Source:
════════════════════

In 2018 she wrote a book titled “The Worst First Day: Bullied While Desegregating Central High” with a cover illustration by Rachel Gibson. It ought to be required reading in every book club, leadership conference and high school classroom in Shelby County. You think bullying is rude remarks on your Smartphone? You lead a charmed life.

This negro (her own word) girl had guts. She was a good student at an all-negro school in Little Rock when she and her parents signed up with 200 others for a chance to go to Central High, the 1600-student “best” of the city school system (under pressure it would not live up to that billing). Applicants had to be smart achievers and “not troublemakers.” Little did the 17 finalists know what they were getting into. Some dropped out when their names were published and their parents feared reprisals.

“Blood will run through the streets if negroes attempt to attend Central high,” Gov. Orval Faubus, a Trumper before Trump, warned the nation. He then cut and ran to insure his reelection in 1958.

════════════════════

Extracted data:
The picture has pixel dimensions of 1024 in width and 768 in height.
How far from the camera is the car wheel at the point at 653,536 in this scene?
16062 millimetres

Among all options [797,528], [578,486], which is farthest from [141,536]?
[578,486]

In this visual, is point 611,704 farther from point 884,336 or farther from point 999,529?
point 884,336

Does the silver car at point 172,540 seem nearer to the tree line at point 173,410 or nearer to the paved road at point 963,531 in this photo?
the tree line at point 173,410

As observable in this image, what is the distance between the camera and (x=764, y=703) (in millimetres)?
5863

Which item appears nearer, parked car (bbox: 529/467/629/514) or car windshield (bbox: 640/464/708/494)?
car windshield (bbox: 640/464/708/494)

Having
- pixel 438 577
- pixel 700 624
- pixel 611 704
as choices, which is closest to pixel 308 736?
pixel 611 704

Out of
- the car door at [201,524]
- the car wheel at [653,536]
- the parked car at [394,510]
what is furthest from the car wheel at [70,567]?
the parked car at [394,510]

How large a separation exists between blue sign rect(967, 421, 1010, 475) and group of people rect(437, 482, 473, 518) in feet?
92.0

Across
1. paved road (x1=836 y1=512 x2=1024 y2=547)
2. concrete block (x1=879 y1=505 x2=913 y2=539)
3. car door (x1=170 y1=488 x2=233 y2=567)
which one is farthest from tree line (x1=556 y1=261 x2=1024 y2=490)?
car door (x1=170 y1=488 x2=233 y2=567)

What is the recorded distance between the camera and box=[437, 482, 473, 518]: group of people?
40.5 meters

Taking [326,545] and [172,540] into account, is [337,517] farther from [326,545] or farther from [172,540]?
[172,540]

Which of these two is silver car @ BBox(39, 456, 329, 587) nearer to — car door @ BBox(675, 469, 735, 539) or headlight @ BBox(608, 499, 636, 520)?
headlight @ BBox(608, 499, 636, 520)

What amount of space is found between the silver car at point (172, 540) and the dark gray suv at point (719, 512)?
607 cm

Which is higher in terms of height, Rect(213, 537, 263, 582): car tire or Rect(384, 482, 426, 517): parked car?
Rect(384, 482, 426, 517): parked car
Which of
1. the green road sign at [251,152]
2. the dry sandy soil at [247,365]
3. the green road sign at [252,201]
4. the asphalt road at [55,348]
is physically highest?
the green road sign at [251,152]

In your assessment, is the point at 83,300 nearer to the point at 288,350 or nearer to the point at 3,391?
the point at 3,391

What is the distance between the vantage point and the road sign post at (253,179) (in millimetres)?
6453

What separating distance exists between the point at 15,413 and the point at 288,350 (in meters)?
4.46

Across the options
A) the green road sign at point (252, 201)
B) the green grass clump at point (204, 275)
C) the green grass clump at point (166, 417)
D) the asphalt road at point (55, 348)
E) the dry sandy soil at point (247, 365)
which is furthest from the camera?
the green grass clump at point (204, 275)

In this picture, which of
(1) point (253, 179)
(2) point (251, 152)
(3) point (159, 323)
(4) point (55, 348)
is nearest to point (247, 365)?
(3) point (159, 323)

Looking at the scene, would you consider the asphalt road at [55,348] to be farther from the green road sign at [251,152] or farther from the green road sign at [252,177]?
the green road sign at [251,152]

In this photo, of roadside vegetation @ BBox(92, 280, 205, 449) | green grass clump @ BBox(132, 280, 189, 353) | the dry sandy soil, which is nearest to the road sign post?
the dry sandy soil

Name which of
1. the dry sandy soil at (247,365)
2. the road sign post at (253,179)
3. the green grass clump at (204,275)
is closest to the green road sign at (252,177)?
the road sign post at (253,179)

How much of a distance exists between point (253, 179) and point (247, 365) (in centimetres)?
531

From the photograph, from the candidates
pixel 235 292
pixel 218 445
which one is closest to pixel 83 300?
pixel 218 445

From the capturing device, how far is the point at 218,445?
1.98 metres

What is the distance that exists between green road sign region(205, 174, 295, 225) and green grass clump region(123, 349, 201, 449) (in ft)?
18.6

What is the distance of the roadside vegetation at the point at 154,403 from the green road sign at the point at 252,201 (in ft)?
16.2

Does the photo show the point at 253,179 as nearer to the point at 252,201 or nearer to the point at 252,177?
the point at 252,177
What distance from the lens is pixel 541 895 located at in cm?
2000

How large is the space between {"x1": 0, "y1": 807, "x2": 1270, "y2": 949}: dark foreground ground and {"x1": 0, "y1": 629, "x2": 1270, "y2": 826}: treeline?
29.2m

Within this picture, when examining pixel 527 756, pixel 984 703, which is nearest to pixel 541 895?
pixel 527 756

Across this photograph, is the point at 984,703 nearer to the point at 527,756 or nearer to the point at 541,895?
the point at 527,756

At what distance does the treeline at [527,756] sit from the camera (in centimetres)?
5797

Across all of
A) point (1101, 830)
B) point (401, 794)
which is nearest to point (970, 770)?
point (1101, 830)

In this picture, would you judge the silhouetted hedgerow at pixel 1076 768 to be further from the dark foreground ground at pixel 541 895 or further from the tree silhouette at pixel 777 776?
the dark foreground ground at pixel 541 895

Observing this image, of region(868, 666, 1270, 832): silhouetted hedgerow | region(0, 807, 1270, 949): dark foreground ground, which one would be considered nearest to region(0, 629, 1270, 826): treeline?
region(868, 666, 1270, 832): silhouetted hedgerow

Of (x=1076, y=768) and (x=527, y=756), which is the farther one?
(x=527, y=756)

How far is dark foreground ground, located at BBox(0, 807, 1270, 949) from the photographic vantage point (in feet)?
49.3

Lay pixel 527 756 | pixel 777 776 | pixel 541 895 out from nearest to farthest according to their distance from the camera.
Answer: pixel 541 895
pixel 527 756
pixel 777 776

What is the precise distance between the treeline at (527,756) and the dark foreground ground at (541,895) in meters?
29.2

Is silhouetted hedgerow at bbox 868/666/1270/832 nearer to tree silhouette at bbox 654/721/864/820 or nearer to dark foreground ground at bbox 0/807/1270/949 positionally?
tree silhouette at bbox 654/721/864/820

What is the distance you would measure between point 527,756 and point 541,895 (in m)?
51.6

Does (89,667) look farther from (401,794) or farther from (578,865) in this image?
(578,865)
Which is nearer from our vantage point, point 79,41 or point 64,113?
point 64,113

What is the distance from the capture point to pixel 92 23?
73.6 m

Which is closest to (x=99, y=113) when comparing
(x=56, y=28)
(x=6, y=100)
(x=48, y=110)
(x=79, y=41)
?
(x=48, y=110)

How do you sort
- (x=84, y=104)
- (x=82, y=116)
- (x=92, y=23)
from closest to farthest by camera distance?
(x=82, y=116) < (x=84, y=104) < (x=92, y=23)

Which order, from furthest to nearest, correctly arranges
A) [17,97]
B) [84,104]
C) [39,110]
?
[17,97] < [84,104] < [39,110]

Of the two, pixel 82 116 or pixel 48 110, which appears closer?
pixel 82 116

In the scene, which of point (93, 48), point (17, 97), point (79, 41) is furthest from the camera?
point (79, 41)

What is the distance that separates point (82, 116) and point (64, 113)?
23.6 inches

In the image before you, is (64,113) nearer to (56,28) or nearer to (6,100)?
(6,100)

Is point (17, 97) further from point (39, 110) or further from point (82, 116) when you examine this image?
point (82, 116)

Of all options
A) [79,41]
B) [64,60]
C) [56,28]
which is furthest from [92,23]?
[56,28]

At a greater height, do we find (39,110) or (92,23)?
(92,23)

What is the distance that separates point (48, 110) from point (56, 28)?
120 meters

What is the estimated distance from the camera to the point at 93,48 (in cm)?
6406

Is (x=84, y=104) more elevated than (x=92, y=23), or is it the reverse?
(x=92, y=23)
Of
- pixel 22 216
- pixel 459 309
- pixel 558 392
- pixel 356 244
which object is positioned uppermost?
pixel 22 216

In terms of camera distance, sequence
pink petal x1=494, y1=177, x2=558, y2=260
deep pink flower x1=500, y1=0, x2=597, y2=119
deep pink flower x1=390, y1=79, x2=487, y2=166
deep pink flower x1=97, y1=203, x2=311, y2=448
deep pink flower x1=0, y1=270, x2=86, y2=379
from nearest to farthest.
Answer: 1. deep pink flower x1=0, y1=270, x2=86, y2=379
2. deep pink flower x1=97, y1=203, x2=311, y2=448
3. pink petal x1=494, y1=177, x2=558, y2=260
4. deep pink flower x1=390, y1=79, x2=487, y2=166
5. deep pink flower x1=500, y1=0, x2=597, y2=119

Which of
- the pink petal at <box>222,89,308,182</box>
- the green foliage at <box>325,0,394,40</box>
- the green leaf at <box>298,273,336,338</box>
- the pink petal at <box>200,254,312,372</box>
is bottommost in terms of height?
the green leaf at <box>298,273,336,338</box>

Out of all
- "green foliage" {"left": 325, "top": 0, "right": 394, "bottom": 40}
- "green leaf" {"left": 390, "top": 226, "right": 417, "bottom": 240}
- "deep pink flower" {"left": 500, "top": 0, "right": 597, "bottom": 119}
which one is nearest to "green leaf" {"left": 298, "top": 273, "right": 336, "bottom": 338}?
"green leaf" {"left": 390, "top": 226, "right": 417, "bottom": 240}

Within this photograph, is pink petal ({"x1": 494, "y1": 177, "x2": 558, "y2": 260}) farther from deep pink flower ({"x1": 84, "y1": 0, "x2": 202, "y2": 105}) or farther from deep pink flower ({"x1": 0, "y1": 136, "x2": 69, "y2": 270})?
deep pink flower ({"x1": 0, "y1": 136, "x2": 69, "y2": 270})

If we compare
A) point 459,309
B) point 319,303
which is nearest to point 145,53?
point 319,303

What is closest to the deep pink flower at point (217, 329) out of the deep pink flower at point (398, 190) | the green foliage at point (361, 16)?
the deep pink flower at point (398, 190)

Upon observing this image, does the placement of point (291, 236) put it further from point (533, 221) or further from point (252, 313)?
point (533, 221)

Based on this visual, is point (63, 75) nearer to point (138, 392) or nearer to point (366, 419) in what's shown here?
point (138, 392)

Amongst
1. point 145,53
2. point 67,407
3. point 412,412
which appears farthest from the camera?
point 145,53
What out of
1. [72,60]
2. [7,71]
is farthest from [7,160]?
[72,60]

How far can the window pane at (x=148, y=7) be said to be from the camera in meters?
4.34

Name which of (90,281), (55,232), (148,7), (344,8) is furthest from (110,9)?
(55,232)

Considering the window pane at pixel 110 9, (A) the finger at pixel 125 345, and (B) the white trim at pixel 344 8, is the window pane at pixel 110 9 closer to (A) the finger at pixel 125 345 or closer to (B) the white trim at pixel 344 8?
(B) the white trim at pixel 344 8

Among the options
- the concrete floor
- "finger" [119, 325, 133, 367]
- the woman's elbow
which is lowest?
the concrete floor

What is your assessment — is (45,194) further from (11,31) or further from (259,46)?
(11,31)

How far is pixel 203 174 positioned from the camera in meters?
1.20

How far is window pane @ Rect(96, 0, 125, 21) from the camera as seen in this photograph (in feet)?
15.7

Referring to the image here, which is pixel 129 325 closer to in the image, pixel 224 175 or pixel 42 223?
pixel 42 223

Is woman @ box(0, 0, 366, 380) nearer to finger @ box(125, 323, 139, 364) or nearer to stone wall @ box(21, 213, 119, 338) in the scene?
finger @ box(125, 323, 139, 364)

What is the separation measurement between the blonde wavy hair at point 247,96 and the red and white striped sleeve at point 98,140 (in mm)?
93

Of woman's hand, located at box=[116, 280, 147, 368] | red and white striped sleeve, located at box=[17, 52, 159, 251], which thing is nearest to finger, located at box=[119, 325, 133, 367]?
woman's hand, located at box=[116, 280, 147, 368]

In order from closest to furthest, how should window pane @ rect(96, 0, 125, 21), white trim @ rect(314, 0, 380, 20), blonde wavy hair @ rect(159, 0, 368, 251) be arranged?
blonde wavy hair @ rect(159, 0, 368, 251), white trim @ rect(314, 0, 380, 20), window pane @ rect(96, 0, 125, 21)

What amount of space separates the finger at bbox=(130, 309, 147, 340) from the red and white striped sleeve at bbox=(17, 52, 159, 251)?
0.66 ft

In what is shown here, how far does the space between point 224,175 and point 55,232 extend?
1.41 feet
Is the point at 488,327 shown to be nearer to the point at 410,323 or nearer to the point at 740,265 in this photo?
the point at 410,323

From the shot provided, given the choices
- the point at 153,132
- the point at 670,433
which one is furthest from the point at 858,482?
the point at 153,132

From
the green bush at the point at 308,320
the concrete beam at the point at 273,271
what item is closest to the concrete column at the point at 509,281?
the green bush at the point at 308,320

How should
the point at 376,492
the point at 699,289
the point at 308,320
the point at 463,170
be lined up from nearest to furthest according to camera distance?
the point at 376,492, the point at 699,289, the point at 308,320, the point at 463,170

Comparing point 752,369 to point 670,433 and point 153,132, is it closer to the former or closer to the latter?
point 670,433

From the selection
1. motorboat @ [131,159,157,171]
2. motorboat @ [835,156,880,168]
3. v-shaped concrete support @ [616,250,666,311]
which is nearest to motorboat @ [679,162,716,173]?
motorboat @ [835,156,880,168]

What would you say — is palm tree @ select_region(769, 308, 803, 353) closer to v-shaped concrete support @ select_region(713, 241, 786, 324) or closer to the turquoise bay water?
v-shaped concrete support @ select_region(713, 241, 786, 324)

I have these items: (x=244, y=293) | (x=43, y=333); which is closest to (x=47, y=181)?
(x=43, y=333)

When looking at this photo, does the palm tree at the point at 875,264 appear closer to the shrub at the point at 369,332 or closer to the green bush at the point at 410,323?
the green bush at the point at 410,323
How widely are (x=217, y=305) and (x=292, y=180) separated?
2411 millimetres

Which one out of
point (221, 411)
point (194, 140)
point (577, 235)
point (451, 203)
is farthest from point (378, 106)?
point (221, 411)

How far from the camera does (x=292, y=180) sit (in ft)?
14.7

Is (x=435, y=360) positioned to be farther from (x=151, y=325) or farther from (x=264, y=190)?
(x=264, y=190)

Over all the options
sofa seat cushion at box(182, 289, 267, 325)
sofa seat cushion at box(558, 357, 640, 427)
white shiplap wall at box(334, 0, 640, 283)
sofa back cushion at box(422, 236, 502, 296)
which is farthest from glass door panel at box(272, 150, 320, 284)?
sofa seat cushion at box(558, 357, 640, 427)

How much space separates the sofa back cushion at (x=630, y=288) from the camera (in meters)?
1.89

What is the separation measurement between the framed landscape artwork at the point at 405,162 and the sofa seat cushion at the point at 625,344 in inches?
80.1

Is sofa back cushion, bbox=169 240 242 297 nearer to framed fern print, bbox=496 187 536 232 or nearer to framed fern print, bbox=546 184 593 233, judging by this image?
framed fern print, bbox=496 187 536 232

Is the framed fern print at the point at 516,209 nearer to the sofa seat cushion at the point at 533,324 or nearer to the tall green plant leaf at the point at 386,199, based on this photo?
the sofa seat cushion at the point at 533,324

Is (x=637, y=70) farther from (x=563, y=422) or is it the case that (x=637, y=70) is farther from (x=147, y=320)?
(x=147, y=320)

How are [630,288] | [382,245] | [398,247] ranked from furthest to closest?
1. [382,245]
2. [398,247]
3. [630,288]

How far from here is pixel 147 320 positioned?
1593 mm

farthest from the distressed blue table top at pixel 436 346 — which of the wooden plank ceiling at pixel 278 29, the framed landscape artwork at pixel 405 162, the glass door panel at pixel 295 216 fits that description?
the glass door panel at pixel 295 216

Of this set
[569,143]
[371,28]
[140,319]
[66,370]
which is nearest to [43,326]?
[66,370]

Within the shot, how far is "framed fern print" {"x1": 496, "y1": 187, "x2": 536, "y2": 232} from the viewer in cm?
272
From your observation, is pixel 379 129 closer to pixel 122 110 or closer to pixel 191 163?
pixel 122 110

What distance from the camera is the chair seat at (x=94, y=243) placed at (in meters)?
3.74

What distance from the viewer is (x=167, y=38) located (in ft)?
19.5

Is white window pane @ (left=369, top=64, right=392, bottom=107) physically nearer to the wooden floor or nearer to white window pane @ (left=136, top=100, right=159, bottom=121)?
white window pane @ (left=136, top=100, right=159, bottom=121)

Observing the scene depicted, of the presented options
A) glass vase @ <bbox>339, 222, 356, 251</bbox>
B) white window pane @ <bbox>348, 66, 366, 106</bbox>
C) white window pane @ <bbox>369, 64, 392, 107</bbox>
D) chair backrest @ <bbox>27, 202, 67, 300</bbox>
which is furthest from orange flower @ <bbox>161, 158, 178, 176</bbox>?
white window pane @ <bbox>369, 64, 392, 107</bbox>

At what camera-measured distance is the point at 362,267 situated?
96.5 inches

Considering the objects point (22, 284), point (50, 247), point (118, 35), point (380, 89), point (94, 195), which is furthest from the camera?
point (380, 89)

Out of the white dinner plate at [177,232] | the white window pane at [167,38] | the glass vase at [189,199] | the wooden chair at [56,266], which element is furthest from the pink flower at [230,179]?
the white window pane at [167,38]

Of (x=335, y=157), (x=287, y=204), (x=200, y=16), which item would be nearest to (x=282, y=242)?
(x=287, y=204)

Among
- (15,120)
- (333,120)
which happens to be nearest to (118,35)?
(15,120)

════════════════════

Stated problem:
Answer from the passage about Central High:
(a) Who drew the cover illustration for the 2018 book?
(b) How many students attended Central High?
(c) What year was Gov. Orval Faubus seeking reelection?
The entries are not needed for this work.

Solution to this task:
(a) Rachel Gibson
(b) 1600
(c) 1958